Give back exactly the lines running from the line with "How far from the camera's" to the end of the entries, and only those lines.
• • • •
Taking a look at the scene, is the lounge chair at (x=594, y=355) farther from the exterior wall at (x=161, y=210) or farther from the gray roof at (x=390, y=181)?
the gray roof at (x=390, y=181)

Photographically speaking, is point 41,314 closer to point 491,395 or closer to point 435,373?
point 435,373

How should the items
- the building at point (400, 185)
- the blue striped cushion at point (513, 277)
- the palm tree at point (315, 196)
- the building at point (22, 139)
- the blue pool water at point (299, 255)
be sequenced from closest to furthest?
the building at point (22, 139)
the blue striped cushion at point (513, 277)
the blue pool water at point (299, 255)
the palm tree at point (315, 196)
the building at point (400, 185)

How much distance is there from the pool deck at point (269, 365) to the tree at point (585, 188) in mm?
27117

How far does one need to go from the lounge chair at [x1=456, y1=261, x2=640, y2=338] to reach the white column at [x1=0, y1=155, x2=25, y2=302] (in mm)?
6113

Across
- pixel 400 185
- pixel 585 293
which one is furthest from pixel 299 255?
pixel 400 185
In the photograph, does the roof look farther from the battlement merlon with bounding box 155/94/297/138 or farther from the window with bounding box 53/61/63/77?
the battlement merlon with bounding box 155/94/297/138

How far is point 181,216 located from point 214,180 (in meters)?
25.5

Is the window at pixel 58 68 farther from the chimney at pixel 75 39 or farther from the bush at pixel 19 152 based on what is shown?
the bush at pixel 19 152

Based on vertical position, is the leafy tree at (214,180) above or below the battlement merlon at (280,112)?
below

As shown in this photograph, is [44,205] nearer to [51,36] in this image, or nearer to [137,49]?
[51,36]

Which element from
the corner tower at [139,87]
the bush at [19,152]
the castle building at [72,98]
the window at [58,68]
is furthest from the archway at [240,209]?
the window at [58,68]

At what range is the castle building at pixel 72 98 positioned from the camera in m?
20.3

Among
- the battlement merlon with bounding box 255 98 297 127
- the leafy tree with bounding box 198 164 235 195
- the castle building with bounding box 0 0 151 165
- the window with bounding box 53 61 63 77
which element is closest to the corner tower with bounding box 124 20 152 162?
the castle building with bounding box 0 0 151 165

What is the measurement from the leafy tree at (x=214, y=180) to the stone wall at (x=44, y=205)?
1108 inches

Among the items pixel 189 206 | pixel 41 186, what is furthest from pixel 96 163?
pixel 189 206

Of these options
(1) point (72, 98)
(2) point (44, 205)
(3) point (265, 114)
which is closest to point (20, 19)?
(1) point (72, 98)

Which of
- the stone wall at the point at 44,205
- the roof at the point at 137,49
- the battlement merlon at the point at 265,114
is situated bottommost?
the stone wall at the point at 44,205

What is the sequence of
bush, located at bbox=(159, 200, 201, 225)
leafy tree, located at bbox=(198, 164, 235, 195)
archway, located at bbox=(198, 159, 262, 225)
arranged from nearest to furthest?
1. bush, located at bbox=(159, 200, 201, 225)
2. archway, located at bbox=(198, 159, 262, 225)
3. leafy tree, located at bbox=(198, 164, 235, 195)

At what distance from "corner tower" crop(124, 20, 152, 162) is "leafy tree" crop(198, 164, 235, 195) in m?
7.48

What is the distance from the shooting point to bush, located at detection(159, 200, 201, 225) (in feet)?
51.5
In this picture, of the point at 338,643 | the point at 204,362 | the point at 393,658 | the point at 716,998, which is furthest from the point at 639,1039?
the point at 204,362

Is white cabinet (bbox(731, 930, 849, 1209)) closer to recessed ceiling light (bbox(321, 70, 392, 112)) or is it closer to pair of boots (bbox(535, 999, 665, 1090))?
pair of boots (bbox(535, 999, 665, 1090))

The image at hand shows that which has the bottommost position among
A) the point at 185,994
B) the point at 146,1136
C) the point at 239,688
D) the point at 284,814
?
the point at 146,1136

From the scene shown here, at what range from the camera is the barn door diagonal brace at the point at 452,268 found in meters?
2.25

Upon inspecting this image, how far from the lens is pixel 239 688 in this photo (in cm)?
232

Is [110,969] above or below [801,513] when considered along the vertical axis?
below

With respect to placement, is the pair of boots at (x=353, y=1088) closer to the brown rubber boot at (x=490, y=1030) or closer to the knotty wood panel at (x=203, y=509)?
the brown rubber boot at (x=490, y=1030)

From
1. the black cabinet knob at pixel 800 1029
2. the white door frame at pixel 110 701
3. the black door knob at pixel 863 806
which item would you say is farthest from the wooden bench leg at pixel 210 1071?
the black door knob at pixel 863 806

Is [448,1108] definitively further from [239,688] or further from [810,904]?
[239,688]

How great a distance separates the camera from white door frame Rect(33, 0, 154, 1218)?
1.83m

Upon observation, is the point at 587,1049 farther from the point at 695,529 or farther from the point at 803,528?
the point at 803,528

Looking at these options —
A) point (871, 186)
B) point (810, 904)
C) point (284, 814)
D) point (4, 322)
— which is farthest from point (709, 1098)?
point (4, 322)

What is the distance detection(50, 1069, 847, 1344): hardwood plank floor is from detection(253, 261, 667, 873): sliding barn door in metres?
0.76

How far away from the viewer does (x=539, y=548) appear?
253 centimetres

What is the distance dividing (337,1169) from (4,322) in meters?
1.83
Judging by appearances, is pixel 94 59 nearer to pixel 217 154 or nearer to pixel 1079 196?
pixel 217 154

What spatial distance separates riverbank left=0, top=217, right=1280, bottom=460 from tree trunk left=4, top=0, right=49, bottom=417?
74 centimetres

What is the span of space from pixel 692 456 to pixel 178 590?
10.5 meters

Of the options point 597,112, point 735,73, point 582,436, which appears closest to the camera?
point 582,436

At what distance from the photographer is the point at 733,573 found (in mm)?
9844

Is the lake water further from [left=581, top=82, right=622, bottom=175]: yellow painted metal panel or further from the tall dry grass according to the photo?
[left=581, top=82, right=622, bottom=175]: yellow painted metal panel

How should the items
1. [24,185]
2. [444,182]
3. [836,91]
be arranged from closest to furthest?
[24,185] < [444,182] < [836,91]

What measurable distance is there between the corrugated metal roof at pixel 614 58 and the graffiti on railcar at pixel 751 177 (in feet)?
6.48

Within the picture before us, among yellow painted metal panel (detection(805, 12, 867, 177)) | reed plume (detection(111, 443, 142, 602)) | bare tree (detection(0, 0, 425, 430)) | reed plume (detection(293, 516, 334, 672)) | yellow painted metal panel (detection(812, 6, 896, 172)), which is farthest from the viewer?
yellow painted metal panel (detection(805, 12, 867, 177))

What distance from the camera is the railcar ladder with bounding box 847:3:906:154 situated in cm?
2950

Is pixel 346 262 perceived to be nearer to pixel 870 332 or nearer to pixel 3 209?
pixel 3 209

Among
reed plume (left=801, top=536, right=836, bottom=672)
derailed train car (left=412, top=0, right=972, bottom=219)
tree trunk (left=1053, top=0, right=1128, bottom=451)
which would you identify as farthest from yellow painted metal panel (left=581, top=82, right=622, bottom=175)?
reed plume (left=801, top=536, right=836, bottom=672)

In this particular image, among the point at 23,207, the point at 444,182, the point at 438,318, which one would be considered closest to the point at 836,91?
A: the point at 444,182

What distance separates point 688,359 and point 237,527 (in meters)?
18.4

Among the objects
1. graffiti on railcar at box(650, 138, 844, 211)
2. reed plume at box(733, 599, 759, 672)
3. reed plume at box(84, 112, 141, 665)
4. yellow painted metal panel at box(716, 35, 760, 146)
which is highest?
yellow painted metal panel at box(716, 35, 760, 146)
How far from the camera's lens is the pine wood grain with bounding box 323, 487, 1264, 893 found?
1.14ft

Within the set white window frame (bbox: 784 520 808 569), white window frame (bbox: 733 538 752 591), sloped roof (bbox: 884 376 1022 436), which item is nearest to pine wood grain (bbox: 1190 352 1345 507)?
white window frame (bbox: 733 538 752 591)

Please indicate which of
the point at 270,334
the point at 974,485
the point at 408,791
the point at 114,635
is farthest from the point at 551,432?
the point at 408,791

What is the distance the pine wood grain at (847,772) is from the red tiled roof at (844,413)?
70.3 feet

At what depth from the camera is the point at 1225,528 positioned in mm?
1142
• • • •
--- Task result ---
How far from the camera's lens is the pine wood grain with bounding box 323, 487, 1264, 893 found?
1.14ft

Within the set white window frame (bbox: 784 520 808 569), white window frame (bbox: 733 538 752 591), sloped roof (bbox: 884 376 1022 436), which item is nearest to pine wood grain (bbox: 1190 352 1345 507)?
white window frame (bbox: 733 538 752 591)

Please indicate which of
the point at 270,334
the point at 974,485
the point at 408,791
the point at 114,635
is farthest from the point at 551,432?
the point at 408,791

What is the distance the pine wood grain at (847,772) is from the red tiled roof at (844,413)?
70.3 feet

At what depth from the camera is the point at 1225,528 positioned in mm?
1142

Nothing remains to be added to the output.